▼▼▼
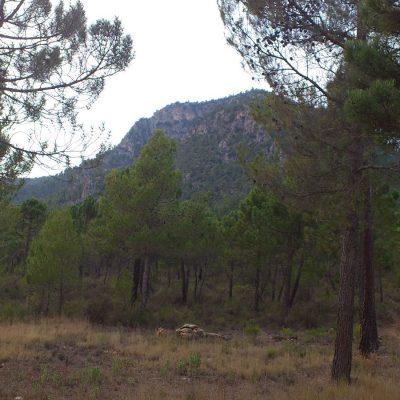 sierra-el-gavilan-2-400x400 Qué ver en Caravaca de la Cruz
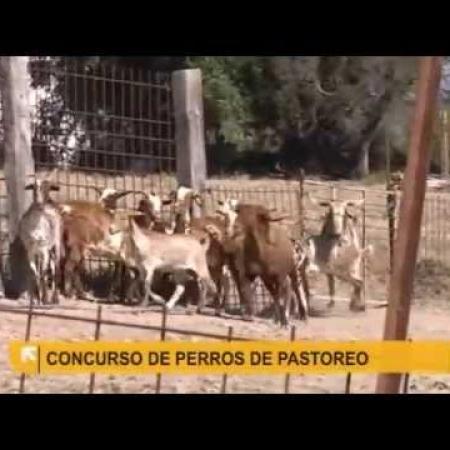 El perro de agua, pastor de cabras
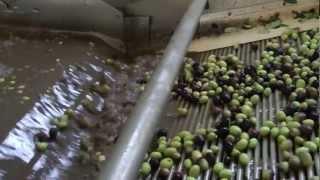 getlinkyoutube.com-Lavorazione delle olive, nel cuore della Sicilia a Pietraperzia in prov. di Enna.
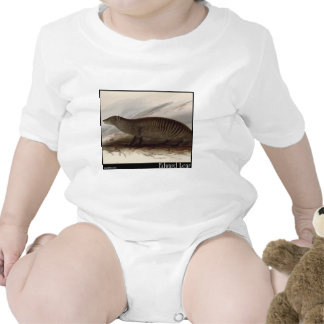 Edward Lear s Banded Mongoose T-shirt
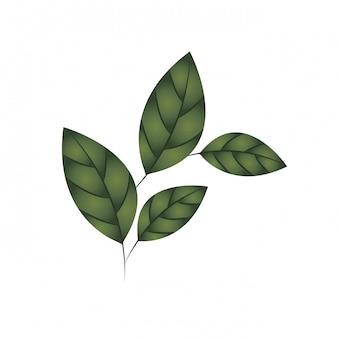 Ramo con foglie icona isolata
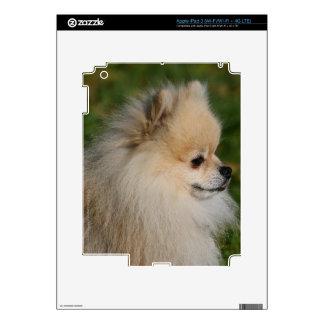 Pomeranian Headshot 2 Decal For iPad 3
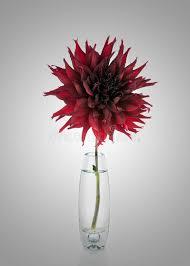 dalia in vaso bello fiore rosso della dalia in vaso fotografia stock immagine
▲▲▲
WHAT THE TASK ASKS.
Print every record above exactly, but no pictures.

EXPECTED ANSWER.
 sierra-el-gavilan-2-400x400 Qué ver en Caravaca de la Cruz
 El perro de agua, pastor de cabras
 getlinkyoutube.com-Lavorazione delle olive, nel cuore della Sicilia a Pietraperzia in prov. di Enna.
 Edward Lear s Banded Mongoose T-shirt
 Ramo con foglie icona isolata
 Pomeranian Headshot 2 Decal For iPad 3
 dalia in vaso bello fiore rosso della dalia in vaso fotografia stock immagine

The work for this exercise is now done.